雨の降り続くある日、配信を終えて階下に降りたファルガーは、シンクに重なった食器を見つけた。やや潔癖の気がある浮奇が片付いていないキッチンが好まないのは、自他問わずに認める周知の事実である。遅めの昼食をとったばかりだったにしては妙な時間に置かれているそれに違和感を覚えて、室内を見渡せばソファの上に丸い塊を見つける。

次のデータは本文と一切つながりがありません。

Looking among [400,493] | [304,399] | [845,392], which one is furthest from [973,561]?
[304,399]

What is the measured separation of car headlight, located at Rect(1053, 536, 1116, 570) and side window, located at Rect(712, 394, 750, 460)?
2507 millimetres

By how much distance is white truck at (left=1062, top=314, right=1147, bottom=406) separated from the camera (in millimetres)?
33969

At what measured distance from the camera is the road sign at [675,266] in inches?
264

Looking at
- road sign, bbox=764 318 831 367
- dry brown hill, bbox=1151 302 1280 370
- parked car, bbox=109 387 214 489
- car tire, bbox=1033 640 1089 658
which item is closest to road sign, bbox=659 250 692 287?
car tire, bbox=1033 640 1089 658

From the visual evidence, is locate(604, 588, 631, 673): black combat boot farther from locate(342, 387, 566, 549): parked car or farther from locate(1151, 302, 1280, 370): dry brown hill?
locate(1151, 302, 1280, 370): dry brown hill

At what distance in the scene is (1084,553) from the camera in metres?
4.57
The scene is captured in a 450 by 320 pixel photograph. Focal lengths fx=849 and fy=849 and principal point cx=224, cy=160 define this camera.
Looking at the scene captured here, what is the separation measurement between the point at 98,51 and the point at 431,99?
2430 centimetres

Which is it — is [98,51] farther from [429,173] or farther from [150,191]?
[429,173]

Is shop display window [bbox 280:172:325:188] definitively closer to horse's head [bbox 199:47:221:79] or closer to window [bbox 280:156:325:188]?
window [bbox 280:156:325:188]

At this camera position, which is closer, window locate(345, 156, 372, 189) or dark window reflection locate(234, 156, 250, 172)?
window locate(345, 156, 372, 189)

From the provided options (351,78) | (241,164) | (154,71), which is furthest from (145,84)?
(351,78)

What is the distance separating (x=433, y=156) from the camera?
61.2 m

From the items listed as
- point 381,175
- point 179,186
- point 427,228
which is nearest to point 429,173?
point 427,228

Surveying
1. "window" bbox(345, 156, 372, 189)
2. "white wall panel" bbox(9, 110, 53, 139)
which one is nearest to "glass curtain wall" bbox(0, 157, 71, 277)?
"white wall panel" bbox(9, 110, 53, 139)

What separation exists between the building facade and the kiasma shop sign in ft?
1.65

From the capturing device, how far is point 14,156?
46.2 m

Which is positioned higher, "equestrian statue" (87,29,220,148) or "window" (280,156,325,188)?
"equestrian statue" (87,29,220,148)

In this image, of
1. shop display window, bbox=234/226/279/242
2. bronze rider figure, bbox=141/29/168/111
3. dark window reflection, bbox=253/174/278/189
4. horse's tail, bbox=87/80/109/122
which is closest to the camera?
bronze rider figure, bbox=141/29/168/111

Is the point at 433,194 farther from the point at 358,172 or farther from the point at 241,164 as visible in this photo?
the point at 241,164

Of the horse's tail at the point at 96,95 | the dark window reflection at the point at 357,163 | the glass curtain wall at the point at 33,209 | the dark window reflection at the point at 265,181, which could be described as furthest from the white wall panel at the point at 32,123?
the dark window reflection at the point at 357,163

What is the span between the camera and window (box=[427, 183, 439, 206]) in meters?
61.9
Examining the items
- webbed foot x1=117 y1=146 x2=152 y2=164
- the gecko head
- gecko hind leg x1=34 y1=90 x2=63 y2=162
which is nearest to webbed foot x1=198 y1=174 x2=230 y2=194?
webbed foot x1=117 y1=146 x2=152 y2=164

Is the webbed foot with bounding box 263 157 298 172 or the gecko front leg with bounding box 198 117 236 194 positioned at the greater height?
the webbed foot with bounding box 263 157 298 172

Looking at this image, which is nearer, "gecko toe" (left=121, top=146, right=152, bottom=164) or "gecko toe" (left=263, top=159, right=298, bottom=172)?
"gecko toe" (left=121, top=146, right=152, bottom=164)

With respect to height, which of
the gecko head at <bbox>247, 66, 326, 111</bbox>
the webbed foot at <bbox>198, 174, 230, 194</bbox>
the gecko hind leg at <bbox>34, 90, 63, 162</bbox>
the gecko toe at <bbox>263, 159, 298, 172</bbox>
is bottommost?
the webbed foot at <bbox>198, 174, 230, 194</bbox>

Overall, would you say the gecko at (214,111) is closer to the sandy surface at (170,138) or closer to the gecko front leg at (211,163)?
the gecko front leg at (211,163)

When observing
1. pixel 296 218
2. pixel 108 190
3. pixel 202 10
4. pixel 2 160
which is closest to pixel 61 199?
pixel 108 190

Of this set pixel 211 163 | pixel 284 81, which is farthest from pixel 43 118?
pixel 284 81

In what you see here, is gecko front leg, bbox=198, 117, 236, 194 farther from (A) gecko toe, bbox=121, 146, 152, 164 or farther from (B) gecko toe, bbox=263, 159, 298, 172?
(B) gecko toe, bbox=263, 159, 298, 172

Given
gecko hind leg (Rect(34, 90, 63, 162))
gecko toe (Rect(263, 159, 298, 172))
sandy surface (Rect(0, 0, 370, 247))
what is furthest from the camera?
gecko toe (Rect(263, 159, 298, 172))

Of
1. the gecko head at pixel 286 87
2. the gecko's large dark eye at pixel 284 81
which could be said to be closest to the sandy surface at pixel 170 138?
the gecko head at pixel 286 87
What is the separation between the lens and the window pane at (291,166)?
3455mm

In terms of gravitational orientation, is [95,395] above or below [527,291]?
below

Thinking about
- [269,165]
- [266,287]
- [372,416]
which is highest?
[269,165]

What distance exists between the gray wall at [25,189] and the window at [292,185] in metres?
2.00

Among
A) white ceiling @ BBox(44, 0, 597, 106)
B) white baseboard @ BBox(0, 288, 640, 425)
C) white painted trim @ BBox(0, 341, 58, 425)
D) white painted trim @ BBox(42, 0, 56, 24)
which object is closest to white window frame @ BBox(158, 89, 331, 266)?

分厚い雲に覆われて仄暗い空間に響くのは、浮奇と愛犬の寝息だけだった。
「浮奇」
名前を呼べばむずがるように顔をクッションへと埋め込む仕草が愛おしくて、小さく息を溢しながらふわふわと触り心地の良い髪を撫でる。
「浮奇、どこか具合が悪いのか?」
肩を叩きながら問い掛ければ、眠気に囚われた星空を宿す瞳が軽く開かれる。ぱちぱちと瞬きを繰り返す浮奇に、もう一度同じ言葉をかければ、ゆるく首を横に振られた。何かを訴えるように伸ばされた腕の意図を正確に汲み取ったファルガーは、心配を滲ませた表情を崩せないまま、その身体を抱え起こして自分の方へと凭れ掛からせる。ちょうど良い位置を探すように頭を動かした浮奇は、落ち着く場所を見つけるとファルガーを見つめてきた。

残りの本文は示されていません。